01/23: first-meeting room added for DA 175x.

01/22: classroom assignments for spring courses added below!

 DA 175x. Sport as Performance added! See below

Harvard Courses of Instruction Online

Dramatic Arts in the Online Catalog

For Undergraduates and Graduates

[Dramatic Arts 101. Introduction to Theatre]
Catalog Number: 0845 
Scott Zigler 
Half course (fall term). F., 10–12; Tu., at 3.
An introduction and overview of the major creative elements in professional theater including: acting, directing, playwriting, and designing. Special attention given to productions by the American Repertory Theater (A.R.T.), the A.R.T. Institute and other productions in the Boston area. Students have the opportunity to attend and analyze at least five different productions and to engage in creative work throughout the term. Additionally, theater professionals from the A.R.T. give guest lectures in their areas of expertise.
Note: Expected to be given in 2015–16. 

*Dramatic Arts 105. Production Dramaturgy: A.R.T. 2014-15 Season and Civil War Project
Catalog Number: 7592 Enrollment: Limited to 12. 
Ryan Scott McKittrick 
Half course (spring term). W., 1:10–3.  Loeb Drama Center, Room C
In this course, students will learn about the roles and responsibilities of a dramaturg in the rehearsal room and in a theater company. Focusing on productions in the American Repertory Theater’s 2014-15 season and specifically on the A.R.T.’s Civil War Project, students will study and evaluate scripts and performances on the A.R.T. stages, and participate in developmental workshops and readings. By exploring performance histories, translations, and dramatic structures of plays and musicals, students will learn about the steps a dramaturg takes to prepare for a production. In addition, students will read and evaluate new scripts submitted to the A.R.T. and the A.R.T. Institute. Students will also use the Harvard Theater Collection to research a play, opera, or musical of his or her choice and write an essay analyzing the production history. 

*Dramatic Arts 110. Beginning Acting
Catalog Number: 3321 Enrollment: Limited to 20. 
Thomas Derrah 
Half course (spring term).
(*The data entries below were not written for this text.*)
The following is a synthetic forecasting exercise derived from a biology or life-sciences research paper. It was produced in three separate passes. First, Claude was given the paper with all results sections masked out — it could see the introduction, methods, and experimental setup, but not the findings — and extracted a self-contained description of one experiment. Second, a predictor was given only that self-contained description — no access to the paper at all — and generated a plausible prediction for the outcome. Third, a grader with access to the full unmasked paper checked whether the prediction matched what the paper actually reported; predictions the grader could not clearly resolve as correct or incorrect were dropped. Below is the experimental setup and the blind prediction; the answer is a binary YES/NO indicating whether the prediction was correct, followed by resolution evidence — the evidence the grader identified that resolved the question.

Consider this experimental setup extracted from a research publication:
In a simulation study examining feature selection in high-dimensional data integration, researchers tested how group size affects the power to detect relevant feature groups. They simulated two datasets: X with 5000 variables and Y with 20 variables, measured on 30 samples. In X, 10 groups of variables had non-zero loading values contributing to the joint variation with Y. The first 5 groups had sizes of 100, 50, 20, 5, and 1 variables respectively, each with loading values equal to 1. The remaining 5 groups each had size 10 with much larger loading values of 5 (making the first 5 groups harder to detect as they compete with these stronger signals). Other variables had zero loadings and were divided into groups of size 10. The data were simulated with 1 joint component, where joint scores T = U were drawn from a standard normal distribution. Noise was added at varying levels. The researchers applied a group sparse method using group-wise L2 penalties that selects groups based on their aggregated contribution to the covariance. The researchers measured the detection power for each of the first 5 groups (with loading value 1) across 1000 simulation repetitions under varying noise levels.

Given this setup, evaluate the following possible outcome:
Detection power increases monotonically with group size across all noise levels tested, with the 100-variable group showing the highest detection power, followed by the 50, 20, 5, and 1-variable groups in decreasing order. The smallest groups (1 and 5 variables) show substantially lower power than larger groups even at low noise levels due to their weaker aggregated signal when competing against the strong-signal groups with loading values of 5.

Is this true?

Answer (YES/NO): NO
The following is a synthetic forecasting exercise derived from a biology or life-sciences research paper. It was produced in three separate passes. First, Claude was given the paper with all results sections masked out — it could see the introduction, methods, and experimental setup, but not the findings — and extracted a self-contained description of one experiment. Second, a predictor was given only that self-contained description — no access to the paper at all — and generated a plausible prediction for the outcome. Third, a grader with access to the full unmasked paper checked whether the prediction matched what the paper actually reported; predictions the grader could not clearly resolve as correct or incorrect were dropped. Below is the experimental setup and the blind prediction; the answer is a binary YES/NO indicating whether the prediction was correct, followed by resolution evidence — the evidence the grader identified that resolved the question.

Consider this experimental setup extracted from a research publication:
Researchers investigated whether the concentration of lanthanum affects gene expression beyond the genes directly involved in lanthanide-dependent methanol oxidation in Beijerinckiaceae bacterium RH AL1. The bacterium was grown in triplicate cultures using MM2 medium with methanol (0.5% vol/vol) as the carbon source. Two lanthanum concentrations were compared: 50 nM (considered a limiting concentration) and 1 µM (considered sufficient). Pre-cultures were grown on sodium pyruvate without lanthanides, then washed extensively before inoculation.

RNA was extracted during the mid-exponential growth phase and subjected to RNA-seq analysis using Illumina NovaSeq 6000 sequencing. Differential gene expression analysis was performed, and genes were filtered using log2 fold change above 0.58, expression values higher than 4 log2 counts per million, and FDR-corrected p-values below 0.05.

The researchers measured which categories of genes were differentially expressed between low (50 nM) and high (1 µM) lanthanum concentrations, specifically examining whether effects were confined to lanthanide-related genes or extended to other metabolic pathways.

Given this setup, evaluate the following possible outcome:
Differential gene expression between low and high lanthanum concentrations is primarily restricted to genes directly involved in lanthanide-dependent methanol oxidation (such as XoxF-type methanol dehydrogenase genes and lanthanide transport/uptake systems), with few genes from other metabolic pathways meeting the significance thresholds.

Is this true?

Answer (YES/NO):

Tu., Th., 11:30–1.  Farkas Hall, 203
An exploration of the basic techniques of acting, beginning with exercises that flex the imagination and heighten observation; the course will then move towards work on rhythm, an actor’s instincts, focus, concentration, and character with an ongoing emphasis in improvisation. The texts of Anton Chekhov will be used as a point of reference for the work. The latter part of the course will concentrate on selected scene study from Chekhov’s major plays.
Note: Enrollment determined by audition. Students will audition for the course with a short improvisation described by the professor at the first class meeting. 

[*Dramatic Arts 110a. Acting Lab: The Fusion of Intellect and Imagination for the Stage]
Catalog Number: 35526 Enrollment: Limited to 20. 
Thomas Derrah 
Half course (fall term). Hours to be arranged.
Following guidelines without a prescribed text, students will work on physical and vocal invention, exploring the many ways and styles in which dynamic and compelling stories can be told. In this course, we will aim to heighten imagination and observation, build confidence, and enhance extemporaneous speech and thought through exercises, exploring impulses, and imaginative courage. Techniques used will include both individual and group activities, Grotowski exercises, mask work, and classical commedia dell’arte. 
Note: Expected to be given in 2015–16. Enrollment determined by audition. Students will audition for the course with a short improvisation described by the professor at the first class meeting.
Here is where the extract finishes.